Ce n’est pas cette sorte de femme, pécheresse qui a fait irruption chez Simon, c’est une femme aimante car pardonnée. C’est la grâce inconditionnelle, sans mesure et éternelle, qui fait irruption chez Simon qui ne voit rien, conditionné qu’il est par les règles à suivre, par la mesure de soi et d’autrui à évaluer et c’est toujours en excès ou en défaut, conditionné par ce qu’il faut faire… quand il n’est question que de recevoir.
Les gestes de la femme attestent que le pardon a été accueilli, que la grâce a trouvé place en elle pour devenir source de foi, de confiance, d’amour, de reconnaissance, de gratitude et de courage, tout ce qui manque à la bonne conscience du pharisien de quelque religion qu’il soit.

Tes péchés sont pardonnés, dit Jésus à la femme, une mise en mots de ce qui l’anime, pour elle, pour Simon, pour tous. Jésus traduit ce qui l’a mise en mouvement, des larmes aux baisers sur ses pieds, de l’irruption dans la maison à l’onction de parfum, ce qui a libéré la femme du jugement des hommes.

Ils ne comprennent pas encore, ceux qui, toujours campés sur leurs certitudes, se disent, toujours en eux-mêmes : Qui est-il, celui-ci, qui va jusqu’à pardonner les péchés ? Ce n’est pas Jésus qui a pardonné. Lui, il annonce le pardon de Dieu, la grâce de Dieu, ni à conquérir, ni à mériter, à recevoir seulement. Il rend ainsi possible et visible la vie pardonnée, l’existence en grâce, dont le signe est d’amour, d’aimer.
Alors Jésus insiste : Va en paix, ta foi t’a sauvée.
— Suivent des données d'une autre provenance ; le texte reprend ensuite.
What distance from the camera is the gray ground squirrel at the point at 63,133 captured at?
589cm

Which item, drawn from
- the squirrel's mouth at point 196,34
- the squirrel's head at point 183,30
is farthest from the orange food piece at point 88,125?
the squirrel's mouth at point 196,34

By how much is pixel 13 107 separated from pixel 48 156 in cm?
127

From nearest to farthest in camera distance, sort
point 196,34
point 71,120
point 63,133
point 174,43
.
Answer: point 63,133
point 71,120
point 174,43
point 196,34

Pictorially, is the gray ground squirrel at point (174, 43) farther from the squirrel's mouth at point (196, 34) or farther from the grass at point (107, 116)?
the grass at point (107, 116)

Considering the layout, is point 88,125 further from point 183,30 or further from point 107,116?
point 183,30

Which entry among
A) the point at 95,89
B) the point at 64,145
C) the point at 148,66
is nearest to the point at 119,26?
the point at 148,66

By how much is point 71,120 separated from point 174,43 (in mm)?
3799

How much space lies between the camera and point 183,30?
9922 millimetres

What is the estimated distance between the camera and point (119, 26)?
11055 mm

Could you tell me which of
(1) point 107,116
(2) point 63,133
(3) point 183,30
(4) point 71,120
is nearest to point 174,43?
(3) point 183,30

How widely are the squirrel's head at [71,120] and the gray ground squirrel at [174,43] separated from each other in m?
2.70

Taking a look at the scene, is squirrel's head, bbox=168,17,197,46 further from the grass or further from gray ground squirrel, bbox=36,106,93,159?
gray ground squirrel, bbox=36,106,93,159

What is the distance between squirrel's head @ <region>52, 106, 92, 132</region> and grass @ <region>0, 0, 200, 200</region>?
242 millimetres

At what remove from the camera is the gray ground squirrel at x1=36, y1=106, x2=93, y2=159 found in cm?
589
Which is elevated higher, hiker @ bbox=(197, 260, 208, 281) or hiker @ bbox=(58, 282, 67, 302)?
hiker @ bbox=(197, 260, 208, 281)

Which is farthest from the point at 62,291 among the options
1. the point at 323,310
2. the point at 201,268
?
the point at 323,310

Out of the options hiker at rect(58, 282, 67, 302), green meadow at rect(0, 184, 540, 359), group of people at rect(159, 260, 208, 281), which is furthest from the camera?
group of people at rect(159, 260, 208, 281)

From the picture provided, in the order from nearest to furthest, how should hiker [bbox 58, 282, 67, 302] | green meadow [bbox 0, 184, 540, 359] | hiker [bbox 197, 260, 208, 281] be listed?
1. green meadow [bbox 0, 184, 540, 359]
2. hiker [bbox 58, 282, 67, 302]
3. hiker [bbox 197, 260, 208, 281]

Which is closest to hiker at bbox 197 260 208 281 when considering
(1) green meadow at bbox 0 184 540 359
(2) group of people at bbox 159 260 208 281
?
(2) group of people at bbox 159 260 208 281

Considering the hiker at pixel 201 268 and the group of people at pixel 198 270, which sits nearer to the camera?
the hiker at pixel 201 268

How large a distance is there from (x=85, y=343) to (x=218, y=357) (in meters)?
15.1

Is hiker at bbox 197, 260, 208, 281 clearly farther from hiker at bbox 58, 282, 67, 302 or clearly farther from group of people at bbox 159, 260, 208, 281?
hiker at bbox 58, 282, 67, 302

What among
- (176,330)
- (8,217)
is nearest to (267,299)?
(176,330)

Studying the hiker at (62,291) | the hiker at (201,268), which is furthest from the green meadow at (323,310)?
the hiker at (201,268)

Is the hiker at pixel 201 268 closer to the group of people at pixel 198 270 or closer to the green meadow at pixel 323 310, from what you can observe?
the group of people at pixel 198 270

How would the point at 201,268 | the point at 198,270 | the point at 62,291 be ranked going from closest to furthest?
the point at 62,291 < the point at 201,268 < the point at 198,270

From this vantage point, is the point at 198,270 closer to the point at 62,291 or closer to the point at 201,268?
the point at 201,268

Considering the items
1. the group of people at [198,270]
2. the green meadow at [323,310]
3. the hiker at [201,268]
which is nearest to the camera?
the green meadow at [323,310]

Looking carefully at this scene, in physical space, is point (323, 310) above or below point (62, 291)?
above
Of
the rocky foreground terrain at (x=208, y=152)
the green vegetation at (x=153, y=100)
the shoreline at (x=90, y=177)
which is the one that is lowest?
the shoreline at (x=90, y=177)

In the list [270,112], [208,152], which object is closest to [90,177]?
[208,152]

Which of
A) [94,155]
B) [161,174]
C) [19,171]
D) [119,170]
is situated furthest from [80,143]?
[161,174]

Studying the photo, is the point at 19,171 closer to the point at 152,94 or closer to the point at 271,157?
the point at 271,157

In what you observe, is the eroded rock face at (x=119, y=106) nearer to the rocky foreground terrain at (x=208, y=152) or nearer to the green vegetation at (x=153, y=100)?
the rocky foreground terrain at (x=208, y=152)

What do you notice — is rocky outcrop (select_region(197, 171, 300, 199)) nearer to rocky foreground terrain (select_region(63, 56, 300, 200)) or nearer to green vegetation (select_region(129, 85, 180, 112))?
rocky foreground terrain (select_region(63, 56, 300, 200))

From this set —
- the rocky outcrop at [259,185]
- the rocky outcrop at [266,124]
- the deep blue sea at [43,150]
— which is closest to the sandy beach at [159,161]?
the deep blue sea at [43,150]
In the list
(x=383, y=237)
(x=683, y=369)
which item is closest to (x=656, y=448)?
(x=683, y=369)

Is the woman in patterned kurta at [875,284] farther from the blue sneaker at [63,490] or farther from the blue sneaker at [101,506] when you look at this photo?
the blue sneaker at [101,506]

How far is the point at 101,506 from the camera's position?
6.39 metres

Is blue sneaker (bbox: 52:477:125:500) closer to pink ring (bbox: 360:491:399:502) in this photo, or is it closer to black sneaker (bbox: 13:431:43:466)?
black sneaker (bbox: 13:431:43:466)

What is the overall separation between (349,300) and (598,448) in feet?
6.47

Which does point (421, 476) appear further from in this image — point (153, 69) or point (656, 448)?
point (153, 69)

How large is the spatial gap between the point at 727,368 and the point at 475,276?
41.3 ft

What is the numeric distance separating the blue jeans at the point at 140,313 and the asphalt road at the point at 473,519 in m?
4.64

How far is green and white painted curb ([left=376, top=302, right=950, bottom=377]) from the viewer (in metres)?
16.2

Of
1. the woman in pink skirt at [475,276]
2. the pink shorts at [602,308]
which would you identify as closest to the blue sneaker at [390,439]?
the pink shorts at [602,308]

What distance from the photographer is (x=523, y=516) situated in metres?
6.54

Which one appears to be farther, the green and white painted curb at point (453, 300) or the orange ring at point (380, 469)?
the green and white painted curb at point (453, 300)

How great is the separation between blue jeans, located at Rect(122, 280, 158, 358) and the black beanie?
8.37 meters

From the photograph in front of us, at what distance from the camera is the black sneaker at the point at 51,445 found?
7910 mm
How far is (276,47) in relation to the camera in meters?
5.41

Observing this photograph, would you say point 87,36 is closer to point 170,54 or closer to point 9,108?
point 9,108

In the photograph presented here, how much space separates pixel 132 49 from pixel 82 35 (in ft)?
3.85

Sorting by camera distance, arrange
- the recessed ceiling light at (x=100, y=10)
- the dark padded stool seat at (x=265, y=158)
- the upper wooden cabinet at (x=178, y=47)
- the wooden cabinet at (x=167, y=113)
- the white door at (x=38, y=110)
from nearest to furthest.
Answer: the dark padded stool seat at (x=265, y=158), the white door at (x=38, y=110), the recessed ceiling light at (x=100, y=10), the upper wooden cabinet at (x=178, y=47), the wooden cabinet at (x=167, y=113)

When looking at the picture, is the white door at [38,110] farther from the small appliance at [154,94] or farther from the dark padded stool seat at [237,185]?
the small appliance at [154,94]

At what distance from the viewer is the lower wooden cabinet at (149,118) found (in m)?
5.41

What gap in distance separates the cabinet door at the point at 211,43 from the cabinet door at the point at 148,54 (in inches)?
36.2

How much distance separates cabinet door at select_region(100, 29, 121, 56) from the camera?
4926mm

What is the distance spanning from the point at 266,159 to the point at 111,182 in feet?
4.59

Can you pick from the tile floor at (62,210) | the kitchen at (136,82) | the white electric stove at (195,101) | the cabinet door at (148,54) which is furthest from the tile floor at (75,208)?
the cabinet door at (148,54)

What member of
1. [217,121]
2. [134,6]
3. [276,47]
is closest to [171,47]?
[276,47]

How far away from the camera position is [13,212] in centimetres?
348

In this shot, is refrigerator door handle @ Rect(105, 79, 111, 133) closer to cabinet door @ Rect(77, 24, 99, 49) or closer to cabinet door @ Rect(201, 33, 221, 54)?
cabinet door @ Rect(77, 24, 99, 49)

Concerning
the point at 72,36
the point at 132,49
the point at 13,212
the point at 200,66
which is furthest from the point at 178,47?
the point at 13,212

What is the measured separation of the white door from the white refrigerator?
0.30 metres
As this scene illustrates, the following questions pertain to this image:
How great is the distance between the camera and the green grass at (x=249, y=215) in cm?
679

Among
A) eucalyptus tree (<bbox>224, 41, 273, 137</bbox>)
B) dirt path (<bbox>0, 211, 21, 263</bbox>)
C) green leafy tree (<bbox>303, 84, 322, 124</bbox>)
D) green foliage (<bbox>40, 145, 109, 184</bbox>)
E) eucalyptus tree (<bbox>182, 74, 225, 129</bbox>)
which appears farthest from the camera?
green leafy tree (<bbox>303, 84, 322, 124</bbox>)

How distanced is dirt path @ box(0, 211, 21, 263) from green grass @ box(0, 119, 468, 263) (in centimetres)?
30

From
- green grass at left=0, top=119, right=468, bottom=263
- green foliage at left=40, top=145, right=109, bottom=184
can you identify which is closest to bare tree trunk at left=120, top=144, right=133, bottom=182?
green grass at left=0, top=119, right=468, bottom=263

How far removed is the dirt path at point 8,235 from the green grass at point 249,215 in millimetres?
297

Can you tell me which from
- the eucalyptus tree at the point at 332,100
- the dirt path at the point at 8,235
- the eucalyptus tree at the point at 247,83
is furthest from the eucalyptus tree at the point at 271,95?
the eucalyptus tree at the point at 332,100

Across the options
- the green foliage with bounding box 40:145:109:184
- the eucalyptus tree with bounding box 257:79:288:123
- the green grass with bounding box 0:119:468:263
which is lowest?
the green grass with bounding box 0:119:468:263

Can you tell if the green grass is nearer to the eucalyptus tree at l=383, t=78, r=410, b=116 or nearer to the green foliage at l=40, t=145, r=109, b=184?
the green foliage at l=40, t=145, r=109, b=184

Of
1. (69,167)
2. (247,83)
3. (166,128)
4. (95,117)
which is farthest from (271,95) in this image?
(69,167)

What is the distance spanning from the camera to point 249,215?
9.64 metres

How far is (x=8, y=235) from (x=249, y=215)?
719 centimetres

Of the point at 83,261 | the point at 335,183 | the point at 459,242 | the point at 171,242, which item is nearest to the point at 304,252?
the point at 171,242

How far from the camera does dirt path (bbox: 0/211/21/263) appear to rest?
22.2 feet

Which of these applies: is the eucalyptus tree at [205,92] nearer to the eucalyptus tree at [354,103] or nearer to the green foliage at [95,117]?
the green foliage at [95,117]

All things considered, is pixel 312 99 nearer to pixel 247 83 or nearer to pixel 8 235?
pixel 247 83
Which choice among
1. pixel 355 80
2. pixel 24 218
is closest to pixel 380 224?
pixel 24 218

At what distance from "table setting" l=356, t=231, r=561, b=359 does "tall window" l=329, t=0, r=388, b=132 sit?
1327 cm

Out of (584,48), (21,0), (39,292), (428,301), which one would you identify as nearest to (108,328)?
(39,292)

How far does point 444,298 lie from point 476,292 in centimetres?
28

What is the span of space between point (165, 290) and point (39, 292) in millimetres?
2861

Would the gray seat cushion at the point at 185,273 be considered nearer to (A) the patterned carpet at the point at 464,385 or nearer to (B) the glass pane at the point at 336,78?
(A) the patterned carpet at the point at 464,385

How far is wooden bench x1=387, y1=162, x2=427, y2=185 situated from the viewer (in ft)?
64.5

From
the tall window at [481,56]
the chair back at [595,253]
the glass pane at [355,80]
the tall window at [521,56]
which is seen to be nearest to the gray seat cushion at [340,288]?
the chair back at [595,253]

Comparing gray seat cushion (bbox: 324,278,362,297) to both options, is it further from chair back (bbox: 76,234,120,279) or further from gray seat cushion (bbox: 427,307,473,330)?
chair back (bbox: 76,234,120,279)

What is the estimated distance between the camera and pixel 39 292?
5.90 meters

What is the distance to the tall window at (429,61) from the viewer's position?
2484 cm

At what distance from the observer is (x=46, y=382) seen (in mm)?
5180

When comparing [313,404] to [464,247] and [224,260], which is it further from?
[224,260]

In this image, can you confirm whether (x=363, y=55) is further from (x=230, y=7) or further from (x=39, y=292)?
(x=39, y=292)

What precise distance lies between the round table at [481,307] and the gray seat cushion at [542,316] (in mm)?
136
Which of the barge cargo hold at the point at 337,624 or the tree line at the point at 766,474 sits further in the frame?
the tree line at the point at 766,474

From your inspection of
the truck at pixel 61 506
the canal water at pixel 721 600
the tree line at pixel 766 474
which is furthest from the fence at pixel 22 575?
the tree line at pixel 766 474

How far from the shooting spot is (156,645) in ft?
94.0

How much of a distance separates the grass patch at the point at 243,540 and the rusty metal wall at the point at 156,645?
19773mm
Sauvée de quoi puisque le pardon de Dieu est antérieur, donné et depuis toujours, avant même la foi ? Sauvée pour le quotidien de l’emprise des paroles dites dans une intériorité ou un entre-soi de bonnes consciences, sauvée de la réprobation des regards qui jugent, sauvée du désespoir de croire qu’elle n’est qu’une sorte de femme.

Nous ne savons pas si le pharisien sortira de la crise provoquée par la venue de la femme chez lui et par le sens donné à cette advenue par la parole de Jésus.
Nous ne savons pas si le pharisien verra cette femme et pas une pécheresse.
Nous ne savons pas s’il entendra les paroles dites par un autre que lui-même.
Nous ne savons pas s’il lâchera son obsession de pureté pour se tourner vers l’accueil de la grâce et des vivants femmes et hommes.
Nous l’espérons, pour chaque pharisien, y compris celui qui se loge dans les replis de chaque conscience.
Car certainement, dans ce temps qui est le nôtre, nous avons besoin de textes, de cette femme, de gestes, de silences et de paroles qui secouent les consciences alignées sur des règles et des mesures et la stigmatisation de ceux qui ne les suivent pas.
Nous avons besoin de tout ce qui témoigne de reconnaissance et d’hospitalité, de pardon et d’amour, et d’en témoigner à notre tour.